Instructions for the task: Please copy out every line of the rows below that contains the string "window", reproducing each such line in full.

Material provided:
■ ■ ■ ■

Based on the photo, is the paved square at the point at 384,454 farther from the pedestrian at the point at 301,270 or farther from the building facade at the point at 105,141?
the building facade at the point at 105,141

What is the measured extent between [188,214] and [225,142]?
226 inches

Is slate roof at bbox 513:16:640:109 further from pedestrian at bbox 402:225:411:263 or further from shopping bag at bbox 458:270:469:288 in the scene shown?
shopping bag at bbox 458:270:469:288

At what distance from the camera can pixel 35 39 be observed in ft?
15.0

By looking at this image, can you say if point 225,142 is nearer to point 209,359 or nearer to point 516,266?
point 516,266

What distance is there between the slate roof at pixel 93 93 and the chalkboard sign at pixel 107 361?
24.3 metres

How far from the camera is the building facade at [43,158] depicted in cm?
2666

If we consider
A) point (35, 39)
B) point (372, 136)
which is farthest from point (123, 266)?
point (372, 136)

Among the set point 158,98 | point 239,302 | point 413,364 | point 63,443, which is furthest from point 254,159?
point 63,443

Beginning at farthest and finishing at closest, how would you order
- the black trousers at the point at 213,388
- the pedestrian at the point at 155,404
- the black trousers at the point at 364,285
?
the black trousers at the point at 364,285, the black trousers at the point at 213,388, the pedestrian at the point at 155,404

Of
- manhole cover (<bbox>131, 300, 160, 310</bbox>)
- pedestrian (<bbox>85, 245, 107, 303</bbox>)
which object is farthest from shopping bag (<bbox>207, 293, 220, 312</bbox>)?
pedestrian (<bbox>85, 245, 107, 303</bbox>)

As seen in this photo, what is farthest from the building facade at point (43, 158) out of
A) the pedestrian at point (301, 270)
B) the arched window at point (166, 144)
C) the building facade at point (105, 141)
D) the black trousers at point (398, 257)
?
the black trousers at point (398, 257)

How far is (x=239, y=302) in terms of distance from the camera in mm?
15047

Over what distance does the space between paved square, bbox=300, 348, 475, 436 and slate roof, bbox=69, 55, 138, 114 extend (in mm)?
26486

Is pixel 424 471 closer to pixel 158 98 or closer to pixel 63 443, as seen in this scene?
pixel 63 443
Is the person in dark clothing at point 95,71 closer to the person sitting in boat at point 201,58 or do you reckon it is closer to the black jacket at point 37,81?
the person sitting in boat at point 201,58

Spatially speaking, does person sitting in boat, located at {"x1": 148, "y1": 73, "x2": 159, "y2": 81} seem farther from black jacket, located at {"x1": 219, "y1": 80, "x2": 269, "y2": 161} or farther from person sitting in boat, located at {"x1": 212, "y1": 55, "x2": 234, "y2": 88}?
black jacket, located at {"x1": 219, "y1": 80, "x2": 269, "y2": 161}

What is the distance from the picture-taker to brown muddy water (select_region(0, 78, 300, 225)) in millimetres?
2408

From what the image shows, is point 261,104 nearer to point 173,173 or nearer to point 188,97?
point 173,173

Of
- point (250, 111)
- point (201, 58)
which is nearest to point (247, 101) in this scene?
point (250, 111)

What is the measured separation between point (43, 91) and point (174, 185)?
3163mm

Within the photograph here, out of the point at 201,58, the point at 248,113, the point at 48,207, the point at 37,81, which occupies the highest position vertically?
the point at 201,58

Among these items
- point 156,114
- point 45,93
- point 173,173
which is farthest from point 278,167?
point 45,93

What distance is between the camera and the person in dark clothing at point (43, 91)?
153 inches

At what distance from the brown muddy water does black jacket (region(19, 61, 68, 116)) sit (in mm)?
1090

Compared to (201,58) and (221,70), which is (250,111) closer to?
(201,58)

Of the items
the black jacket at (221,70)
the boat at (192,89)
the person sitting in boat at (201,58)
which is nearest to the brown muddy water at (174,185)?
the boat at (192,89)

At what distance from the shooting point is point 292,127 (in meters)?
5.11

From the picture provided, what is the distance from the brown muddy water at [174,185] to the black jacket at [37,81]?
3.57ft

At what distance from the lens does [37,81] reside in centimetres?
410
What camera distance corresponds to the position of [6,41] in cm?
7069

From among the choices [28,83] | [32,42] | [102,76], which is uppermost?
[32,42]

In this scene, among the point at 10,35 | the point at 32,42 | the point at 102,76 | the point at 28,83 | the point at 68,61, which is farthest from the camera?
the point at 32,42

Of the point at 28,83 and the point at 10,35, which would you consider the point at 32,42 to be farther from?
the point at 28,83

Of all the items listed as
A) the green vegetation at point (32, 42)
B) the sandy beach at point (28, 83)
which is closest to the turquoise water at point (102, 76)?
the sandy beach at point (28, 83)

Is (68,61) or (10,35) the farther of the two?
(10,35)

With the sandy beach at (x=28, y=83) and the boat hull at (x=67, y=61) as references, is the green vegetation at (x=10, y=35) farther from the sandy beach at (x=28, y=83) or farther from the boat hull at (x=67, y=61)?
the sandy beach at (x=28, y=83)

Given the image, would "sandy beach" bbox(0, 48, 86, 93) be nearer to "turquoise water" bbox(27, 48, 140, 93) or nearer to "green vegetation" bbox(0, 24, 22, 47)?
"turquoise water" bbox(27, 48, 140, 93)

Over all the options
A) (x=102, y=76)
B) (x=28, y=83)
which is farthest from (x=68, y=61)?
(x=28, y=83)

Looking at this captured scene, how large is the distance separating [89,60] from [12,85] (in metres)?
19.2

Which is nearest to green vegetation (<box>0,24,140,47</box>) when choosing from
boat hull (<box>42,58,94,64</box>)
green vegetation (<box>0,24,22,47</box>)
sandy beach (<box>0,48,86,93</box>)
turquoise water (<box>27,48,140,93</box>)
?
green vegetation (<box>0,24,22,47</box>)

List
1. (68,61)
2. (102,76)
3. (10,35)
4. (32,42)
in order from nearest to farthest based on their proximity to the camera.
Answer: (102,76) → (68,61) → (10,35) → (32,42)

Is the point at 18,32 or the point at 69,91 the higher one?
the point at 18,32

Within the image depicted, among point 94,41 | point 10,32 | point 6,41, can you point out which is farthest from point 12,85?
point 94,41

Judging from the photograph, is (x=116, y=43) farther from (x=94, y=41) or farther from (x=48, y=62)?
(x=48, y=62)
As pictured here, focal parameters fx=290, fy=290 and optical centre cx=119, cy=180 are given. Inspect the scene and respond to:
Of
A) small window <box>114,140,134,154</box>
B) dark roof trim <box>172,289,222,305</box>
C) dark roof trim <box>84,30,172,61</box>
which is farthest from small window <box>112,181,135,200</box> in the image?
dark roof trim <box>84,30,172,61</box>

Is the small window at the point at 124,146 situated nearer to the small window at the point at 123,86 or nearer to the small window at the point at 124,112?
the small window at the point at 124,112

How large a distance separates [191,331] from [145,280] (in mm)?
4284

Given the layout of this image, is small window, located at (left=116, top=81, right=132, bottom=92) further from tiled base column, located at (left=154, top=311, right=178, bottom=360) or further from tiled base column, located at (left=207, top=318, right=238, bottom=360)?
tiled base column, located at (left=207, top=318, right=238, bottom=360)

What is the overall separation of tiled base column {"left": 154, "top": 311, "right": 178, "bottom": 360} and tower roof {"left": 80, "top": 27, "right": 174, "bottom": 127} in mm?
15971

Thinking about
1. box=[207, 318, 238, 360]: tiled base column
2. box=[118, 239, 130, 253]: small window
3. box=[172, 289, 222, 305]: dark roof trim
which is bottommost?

■ ■ ■ ■

Reply:
B) the arched window at point (166, 144)
A) small window <box>114,140,134,154</box>
which is farthest from small window <box>112,181,135,200</box> in the image?
Is the small window at the point at 124,146 situated nearer to the small window at the point at 123,86 or nearer to the small window at the point at 124,112?
the small window at the point at 124,112
Given the layout of this image, is small window, located at (left=116, top=81, right=132, bottom=92) further from tiled base column, located at (left=154, top=311, right=178, bottom=360) or further from tiled base column, located at (left=207, top=318, right=238, bottom=360)?
2. box=[118, 239, 130, 253]: small window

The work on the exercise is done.